- **Given task**: Write out the lines from the line containing "What exact distance" through the final line of the listing below, exactly, omitting every other line.

- **Material provided**:
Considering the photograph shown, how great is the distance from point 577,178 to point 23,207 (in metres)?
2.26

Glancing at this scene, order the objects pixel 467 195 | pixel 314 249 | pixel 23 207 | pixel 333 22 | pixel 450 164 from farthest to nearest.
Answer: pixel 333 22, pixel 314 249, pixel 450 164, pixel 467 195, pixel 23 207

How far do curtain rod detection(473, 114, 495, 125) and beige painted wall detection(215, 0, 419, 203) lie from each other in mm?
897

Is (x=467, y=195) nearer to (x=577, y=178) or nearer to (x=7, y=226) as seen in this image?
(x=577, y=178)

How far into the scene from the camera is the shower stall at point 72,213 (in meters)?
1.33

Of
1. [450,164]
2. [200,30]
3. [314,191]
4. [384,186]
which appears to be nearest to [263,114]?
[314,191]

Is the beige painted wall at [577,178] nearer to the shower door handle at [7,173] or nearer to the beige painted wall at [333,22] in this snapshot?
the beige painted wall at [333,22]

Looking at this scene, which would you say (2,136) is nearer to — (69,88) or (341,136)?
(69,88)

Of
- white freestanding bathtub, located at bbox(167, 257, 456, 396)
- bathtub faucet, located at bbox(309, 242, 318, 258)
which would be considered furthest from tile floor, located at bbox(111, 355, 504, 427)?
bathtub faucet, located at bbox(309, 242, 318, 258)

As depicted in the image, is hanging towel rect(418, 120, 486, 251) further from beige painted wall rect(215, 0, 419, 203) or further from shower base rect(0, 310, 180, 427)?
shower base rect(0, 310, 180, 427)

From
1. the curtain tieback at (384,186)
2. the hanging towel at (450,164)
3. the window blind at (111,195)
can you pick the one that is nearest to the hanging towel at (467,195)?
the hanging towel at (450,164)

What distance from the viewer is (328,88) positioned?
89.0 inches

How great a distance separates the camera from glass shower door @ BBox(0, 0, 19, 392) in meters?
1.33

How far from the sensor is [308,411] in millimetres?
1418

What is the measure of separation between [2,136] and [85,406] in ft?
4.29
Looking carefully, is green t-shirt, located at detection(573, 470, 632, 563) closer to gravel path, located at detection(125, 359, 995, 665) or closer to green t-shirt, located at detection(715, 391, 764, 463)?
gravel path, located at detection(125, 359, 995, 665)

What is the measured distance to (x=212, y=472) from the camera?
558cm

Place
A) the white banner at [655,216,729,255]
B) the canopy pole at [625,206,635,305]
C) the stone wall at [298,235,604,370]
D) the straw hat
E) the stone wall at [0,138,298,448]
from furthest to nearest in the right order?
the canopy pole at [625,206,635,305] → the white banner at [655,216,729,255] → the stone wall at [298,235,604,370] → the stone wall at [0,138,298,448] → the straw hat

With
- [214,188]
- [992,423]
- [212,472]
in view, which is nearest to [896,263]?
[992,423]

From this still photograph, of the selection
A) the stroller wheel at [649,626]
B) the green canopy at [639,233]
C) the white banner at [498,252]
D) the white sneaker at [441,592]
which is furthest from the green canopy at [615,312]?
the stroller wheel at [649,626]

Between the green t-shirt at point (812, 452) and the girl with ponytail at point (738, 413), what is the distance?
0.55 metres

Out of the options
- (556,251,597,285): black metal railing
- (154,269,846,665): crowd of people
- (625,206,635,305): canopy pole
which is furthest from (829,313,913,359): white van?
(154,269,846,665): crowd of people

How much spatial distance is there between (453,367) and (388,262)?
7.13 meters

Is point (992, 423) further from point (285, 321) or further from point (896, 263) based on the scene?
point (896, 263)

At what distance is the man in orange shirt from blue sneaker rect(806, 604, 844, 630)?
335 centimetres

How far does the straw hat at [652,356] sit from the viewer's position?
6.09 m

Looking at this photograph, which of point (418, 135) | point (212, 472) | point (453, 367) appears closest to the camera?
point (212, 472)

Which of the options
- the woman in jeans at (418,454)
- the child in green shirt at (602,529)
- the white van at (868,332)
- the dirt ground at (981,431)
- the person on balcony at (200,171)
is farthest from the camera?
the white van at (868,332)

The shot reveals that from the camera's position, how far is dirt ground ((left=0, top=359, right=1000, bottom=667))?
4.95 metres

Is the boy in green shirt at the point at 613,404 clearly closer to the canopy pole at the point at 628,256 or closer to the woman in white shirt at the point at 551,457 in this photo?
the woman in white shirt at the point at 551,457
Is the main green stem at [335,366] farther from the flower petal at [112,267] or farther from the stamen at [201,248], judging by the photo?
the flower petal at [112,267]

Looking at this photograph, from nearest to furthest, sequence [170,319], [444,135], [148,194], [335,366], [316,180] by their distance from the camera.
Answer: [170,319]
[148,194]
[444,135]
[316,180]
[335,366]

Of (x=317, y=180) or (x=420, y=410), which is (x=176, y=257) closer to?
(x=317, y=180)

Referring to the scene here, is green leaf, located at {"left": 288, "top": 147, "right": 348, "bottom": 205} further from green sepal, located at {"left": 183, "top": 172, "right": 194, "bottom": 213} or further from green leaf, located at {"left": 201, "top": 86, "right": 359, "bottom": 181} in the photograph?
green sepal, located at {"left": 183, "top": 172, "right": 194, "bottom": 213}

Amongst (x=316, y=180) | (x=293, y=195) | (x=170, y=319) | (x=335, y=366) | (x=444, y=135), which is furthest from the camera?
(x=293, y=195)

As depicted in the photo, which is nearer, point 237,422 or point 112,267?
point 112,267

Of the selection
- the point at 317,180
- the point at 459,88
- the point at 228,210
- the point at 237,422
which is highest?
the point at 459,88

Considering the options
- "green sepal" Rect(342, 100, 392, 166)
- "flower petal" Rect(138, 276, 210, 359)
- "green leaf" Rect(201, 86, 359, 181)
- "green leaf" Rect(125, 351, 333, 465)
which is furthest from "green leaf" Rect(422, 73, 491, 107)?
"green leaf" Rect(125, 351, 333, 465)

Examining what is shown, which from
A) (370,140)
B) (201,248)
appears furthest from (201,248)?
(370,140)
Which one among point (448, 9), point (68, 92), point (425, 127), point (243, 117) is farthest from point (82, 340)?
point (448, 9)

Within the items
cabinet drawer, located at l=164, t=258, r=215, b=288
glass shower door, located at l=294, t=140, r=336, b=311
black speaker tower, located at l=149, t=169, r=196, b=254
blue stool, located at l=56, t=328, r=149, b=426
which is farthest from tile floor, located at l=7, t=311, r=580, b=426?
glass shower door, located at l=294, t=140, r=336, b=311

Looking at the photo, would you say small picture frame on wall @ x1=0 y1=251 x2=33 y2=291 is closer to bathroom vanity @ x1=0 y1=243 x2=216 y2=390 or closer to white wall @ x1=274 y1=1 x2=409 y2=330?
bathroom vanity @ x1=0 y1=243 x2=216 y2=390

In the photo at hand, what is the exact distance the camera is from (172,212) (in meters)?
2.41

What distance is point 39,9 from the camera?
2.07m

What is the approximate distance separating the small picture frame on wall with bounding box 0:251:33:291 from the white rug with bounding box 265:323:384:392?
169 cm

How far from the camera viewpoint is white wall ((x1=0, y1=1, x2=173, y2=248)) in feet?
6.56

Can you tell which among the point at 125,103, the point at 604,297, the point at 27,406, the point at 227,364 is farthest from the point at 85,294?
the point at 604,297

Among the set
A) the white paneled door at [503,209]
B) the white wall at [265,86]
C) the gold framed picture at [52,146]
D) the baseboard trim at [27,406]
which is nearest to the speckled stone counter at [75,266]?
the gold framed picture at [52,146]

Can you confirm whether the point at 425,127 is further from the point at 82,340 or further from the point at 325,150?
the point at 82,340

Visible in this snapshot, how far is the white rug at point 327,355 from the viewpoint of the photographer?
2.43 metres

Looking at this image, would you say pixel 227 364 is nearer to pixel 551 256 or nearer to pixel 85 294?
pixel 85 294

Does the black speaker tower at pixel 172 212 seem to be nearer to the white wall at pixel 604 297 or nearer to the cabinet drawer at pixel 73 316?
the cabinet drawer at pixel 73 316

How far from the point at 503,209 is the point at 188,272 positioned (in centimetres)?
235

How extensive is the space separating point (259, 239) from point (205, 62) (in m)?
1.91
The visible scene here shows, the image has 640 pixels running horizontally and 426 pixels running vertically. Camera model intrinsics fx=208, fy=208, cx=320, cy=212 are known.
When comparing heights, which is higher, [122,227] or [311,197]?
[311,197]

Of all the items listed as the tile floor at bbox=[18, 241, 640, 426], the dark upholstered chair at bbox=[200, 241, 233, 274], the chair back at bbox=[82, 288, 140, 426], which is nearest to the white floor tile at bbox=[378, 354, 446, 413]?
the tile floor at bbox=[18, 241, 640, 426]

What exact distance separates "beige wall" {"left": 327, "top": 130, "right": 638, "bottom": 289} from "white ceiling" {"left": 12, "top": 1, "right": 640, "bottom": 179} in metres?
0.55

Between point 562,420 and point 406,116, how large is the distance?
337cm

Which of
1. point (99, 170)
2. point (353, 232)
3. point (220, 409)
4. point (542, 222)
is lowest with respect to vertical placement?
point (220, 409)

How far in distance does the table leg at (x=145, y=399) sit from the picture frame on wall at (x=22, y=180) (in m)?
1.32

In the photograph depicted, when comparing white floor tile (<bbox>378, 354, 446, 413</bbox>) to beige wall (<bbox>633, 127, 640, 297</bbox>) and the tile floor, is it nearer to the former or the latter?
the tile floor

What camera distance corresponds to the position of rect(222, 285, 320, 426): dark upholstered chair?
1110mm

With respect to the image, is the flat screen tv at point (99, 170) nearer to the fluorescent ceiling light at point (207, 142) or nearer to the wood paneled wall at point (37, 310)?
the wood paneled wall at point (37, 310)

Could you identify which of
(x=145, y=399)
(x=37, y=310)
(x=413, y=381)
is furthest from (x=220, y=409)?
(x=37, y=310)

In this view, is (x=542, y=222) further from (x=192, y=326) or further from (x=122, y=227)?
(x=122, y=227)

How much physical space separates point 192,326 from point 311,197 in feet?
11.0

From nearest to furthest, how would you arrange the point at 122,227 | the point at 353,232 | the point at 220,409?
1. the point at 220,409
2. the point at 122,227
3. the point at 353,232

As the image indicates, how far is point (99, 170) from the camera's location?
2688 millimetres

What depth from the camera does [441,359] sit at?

- **Written solution**:
What exact distance separates "beige wall" {"left": 327, "top": 130, "right": 638, "bottom": 289} from "white ceiling" {"left": 12, "top": 1, "right": 640, "bottom": 179} in metres?
0.55

Between point 562,420 and point 406,116, how large is the distance?
337cm

Which of
1. point (99, 170)
2. point (353, 232)
3. point (220, 409)
4. point (542, 222)
is lowest with respect to vertical placement?
point (220, 409)

How far in distance does the table leg at (x=145, y=399) sit from the picture frame on wall at (x=22, y=180) (in m)?
1.32

In the photograph depicted, when comparing white floor tile (<bbox>378, 354, 446, 413</bbox>) to beige wall (<bbox>633, 127, 640, 297</bbox>) and the tile floor, is it nearer to the former or the latter?
the tile floor

What camera distance corresponds to the position of rect(222, 285, 320, 426): dark upholstered chair?
1110mm

With respect to the image, is the flat screen tv at point (99, 170) nearer to the fluorescent ceiling light at point (207, 142) or nearer to the wood paneled wall at point (37, 310)?
the wood paneled wall at point (37, 310)

Could you identify which of
(x=145, y=399)
(x=37, y=310)
(x=413, y=381)
is furthest from (x=220, y=409)?
(x=37, y=310)

In this view, is (x=542, y=222) further from (x=192, y=326) or further from (x=122, y=227)?
(x=122, y=227)

How much physical space separates point 192,326 from point 311,197 in feet?
11.0

From nearest to furthest, how would you arrange the point at 122,227 | the point at 353,232 | the point at 220,409?
1. the point at 220,409
2. the point at 122,227
3. the point at 353,232

As the image indicates, how far is point (99, 170) from the camera's location?
2688 millimetres

What depth from the camera does [441,359] sit at?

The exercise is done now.